ChatGPT User Data Exposure
Description
Created by US startup OpenAI, ChatGPT appeared in November and was quickly seized upon by users amazed at its ability to answer difficult questions, write sonnets or code, and provide information on loaded issues.
ChatGPT has even passed medical and legal exams set for human students, scoring high marks. But the technology also comes with many risks as its learning system and similar competitor models are integrated into commercial applications.
According to a Bloomberg story, a recent bug appears to have given other users of OpenAI's ChatGPT access to the titles of some users' previous chats with the AI chatbot. This glitch, which came to light on March 20, 2023, enabled certain users to view brief descriptions of other users' conversations from the chat history sidebar, prompting the company to temporarily shut down the chatbot. It's also possible that the first message of a newly-created conversation was visible in someone else's chat history if both users were active around the same time," the company said.
The bug, it further added, originated in the redis-py library, leading to a scenario where canceled requests could cause connections to be corrupted and return unexpected data from the database cache, in this case, information belonging to an unrelated user.
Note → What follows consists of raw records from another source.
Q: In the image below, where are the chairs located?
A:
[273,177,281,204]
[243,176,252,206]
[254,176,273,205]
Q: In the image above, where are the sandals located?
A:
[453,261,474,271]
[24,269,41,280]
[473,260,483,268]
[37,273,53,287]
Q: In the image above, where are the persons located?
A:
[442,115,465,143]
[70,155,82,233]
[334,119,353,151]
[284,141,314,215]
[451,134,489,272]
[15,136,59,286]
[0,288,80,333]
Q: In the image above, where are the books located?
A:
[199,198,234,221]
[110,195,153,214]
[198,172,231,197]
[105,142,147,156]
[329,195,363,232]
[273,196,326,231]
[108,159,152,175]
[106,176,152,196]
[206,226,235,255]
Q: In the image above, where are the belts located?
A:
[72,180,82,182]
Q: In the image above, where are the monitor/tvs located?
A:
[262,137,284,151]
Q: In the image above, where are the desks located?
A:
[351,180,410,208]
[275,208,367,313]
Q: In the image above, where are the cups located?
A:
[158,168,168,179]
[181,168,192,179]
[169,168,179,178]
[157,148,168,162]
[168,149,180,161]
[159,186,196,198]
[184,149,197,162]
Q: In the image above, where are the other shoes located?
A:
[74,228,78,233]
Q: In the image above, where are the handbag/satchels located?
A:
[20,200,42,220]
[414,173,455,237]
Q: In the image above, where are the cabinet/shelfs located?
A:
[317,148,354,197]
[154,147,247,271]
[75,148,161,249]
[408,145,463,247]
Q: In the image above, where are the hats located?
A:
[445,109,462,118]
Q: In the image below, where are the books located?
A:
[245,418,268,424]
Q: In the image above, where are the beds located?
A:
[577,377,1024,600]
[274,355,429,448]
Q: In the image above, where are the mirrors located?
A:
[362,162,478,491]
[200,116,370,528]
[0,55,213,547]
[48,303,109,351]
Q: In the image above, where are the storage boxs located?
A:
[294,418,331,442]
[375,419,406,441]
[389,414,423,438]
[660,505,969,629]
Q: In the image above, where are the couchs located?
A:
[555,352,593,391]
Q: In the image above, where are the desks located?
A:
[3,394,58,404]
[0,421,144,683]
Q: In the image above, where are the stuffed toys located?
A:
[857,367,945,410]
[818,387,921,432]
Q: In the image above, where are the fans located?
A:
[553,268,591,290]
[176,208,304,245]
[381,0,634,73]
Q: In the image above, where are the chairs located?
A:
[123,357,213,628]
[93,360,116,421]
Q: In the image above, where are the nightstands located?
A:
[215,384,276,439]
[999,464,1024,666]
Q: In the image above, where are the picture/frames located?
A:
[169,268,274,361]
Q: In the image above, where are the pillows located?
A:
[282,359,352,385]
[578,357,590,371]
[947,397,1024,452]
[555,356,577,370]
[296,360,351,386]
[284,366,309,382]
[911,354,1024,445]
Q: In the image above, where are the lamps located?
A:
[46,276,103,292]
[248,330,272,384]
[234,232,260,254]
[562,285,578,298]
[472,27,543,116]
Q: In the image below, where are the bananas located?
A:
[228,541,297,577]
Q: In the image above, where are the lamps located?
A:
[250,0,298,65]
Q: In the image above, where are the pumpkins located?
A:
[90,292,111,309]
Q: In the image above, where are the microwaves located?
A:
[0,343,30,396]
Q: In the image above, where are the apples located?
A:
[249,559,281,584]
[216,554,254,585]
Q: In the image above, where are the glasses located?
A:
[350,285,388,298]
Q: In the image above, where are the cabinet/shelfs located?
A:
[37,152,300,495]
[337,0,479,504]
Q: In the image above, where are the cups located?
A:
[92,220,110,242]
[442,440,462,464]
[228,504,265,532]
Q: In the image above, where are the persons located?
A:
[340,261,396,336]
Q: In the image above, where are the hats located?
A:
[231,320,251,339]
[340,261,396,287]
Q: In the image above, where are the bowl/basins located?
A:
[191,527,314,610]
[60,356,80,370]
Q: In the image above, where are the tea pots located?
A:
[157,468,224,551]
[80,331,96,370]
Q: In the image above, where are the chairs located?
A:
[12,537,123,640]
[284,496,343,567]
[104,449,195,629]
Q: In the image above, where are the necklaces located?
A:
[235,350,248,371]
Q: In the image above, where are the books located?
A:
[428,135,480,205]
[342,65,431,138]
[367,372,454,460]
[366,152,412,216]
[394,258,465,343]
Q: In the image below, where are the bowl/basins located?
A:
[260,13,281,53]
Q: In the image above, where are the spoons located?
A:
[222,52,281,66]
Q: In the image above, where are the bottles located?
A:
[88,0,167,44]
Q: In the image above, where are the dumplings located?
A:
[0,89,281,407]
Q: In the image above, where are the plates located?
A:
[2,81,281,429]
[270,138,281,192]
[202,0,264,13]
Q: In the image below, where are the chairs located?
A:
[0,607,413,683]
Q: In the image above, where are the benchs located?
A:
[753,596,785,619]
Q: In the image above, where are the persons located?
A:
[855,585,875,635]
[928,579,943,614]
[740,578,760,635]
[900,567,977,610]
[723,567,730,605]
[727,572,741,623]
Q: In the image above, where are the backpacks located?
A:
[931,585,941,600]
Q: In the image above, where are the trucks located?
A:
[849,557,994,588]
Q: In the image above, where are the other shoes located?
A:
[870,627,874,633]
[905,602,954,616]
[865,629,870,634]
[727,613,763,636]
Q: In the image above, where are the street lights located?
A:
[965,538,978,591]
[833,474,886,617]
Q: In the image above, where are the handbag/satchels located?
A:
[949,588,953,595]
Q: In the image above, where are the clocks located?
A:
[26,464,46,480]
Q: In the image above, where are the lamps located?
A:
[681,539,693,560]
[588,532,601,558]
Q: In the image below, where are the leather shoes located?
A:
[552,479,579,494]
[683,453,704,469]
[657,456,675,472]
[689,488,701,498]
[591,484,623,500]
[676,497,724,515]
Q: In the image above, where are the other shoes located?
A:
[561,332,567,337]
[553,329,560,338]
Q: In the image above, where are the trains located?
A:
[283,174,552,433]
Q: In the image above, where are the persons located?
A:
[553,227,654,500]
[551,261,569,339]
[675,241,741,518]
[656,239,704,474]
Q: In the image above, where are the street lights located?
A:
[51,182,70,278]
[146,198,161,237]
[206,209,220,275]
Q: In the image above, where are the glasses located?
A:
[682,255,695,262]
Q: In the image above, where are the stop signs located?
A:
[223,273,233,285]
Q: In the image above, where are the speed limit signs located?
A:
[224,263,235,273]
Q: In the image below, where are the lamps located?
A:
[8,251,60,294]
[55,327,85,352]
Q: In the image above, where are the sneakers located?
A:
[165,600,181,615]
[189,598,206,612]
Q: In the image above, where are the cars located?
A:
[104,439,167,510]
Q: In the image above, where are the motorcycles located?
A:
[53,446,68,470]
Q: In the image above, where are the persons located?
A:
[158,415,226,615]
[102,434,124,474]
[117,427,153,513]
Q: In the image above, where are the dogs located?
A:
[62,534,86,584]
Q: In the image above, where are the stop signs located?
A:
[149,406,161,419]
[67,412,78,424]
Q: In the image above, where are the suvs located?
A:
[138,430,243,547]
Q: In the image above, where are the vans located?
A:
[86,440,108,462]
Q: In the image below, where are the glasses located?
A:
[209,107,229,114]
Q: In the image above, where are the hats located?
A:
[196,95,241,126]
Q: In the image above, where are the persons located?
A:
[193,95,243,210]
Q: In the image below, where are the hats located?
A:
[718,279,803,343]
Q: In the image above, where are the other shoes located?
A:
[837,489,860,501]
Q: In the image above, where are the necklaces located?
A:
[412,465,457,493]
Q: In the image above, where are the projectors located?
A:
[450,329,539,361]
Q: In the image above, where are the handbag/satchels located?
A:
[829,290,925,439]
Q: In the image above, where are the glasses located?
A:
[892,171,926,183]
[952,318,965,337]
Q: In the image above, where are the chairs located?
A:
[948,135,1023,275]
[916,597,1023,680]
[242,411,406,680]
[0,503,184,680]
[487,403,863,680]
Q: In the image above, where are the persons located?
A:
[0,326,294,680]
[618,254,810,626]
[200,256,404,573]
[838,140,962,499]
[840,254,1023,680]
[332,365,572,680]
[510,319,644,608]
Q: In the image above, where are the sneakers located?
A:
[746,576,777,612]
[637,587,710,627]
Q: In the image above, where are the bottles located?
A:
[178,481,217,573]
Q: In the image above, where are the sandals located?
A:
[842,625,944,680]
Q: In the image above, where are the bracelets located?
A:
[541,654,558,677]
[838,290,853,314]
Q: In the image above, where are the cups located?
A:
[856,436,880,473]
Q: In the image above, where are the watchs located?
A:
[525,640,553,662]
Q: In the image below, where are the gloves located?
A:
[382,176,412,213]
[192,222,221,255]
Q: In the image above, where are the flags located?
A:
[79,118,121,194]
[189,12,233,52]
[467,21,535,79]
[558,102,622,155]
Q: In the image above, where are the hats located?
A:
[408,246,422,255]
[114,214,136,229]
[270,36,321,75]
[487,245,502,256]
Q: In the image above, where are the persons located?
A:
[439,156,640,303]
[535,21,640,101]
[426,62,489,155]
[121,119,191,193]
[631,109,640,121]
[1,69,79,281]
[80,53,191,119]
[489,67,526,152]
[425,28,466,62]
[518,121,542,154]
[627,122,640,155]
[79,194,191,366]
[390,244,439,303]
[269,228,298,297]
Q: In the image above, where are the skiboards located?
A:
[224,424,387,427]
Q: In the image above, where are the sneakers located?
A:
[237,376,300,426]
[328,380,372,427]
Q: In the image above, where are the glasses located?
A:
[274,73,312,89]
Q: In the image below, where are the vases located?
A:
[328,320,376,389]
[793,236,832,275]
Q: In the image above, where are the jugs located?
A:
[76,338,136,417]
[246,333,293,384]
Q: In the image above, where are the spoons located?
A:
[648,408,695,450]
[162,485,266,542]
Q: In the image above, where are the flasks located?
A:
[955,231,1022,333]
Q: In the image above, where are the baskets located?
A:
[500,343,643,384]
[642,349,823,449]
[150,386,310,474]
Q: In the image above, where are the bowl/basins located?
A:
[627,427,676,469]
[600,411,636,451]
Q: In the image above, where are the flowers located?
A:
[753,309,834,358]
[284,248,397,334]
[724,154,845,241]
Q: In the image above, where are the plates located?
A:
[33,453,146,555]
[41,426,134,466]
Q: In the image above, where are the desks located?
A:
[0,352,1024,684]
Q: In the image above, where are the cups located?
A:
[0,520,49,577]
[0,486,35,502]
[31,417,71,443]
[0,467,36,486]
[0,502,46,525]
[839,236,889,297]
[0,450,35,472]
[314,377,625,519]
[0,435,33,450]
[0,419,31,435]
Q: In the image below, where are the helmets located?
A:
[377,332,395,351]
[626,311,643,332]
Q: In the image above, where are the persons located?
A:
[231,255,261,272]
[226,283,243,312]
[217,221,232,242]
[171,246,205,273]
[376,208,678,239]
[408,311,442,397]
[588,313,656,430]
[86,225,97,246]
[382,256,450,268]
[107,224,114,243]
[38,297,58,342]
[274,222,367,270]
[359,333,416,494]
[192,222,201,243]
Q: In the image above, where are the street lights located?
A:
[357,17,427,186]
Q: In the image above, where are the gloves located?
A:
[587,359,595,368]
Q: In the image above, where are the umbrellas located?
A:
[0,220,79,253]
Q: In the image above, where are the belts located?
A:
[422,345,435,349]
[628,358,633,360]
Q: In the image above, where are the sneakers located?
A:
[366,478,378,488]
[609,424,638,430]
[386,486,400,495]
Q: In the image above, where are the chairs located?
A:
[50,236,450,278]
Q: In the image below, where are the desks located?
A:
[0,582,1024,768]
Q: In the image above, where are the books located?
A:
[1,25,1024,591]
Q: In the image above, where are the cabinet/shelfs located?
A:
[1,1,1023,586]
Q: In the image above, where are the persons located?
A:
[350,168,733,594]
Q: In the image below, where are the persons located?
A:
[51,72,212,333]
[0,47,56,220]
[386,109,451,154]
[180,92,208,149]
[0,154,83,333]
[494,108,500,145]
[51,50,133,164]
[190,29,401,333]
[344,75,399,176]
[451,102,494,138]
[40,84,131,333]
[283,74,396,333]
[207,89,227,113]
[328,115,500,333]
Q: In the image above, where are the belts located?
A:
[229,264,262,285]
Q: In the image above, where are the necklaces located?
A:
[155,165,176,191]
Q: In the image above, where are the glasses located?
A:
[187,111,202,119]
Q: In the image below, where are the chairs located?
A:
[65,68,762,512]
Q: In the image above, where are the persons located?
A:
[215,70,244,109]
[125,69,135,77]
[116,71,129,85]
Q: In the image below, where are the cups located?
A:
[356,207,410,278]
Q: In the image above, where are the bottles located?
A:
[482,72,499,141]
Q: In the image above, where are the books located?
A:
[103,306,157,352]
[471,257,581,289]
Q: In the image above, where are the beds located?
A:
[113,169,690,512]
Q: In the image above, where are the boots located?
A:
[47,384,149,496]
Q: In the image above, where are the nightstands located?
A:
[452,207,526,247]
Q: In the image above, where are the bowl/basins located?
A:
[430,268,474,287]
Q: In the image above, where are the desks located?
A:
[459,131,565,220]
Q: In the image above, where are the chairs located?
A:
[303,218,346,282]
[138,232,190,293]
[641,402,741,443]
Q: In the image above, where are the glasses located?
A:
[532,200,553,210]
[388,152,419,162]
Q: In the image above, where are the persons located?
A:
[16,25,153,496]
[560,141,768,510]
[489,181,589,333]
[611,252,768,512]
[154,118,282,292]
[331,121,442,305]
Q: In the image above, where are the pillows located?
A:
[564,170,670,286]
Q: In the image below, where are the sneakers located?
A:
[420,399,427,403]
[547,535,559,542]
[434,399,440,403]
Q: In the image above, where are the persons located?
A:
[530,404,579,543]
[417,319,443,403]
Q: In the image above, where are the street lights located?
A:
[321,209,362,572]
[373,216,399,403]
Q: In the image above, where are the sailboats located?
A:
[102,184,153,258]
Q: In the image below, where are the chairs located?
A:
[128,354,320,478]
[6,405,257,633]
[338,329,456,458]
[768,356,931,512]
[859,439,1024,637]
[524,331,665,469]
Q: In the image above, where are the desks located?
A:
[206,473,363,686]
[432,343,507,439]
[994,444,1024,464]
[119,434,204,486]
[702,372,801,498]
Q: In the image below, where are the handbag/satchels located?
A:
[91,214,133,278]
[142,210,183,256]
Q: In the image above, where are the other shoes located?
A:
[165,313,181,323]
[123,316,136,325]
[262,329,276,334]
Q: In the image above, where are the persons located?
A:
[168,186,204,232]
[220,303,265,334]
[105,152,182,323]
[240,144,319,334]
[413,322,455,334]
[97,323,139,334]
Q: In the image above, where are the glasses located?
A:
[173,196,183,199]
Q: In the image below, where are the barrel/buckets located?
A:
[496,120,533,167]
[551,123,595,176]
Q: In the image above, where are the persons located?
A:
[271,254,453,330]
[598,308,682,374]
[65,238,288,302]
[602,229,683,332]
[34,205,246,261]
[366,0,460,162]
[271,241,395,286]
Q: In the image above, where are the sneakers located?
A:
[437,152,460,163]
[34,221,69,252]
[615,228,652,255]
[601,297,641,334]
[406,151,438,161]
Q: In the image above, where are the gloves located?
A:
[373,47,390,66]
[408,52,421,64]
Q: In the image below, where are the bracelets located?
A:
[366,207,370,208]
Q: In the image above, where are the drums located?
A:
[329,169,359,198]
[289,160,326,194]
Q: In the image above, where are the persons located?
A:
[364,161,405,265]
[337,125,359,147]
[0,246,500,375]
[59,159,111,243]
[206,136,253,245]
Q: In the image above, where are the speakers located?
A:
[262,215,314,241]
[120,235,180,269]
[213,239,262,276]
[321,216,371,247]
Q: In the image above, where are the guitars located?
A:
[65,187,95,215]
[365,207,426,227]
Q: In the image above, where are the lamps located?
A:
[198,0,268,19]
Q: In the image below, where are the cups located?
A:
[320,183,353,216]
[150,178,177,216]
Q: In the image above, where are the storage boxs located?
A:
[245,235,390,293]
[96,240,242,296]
While the problem has since been addressed, OpenAI noted that the issue may have had more implications elsewhere, potentially revealing payment-related information of 1.2% of the ChatGPT Plus subscribers on March 20 between 1-10 a.m. PT. This included another active user's first and last name, email address, payment address, credit card number's last four digits (only), and credit card expiration date. It emphasized that full credit card numbers were not exposed.
OpenAI temporarily shut down ChatGPT on Monday in response to the bug, but it was brought back online later that night. As of this writing the chat history sidebar has been replaced with a message noting that “History is temporarily unavailable” and that the company is “working to restore this feature as soon as possible.”
The last update on OpenAI’s status page from 10:54 PM ET on Monday notes that service has been restored, but it’s still working to bring back past conversation histories for all users. However, according to Altman, users won’t have access to chats they did from 4 AM ET to 1 PM ET on March 27th.
Update March 22nd, 4:45 PM ET: Added confirmation from Sam Altman that the chat history issue was due to a bug in a piece of open-source software and that users wouldn’t be able to access their chat history from a few hours on Monday.
Technical details:
The bug was discovered in the Redis client open-source library, redis-py. Here’s how the bug worked:
- Used Redis to cache user information in our server so we don’t need to check our database for every request.
- Used Redis Cluster to distribute this load over multiple Redis instances.
- Used the redis-py library to interface with Redis from our Python server, which runs with Asyncio.
- The library maintains a shared pool of connections between the server and the cluster and recycles a connection to be used for another request once done.
- When using Asyncio, requests and responses with redis-py behave as two queues: the caller pushes a request onto the incoming queue and will pop a response from the outgoing queue, and then return the connection to the pool.
- If a request is canceled after the request is pushed onto the incoming queue, but before the response popped from the outgoing queue, the bug is seen: the connection thus becomes corrupted and the next response that’s dequeued for an unrelated request can receive data left behind in the connection.
- In most cases, it results in an unrecoverable server error, and the user will have to try their request again.
- But in some cases, the corrupted data matches the data type the requester was expecting, so what gets returned from the cache appears valid, even if it belongs to another user.
- At 1 a.m. Pacific time on Monday, March 20, inadvertently introduced a change to our server that caused a spike in Redis request cancellations. This created a small probability for each connection to return bad data.
- This bug only appeared in the Asyncio redis-py client for Redis Cluster and has now been fixed.
Actions taken
- Added redundant checks to ensure the data returned by the Redis cache matches the requesting user.
- Programatically examined logs to make sure that all messages are only available to the correct user.
- Correlated several data sources to identify the affected users and notify them.
- Improved logging to identify when this is happening and fully confirm it has stopped.
- Improved the robustness and scale of the Redis cluster to reduce the likelihood of connection errors at extreme load.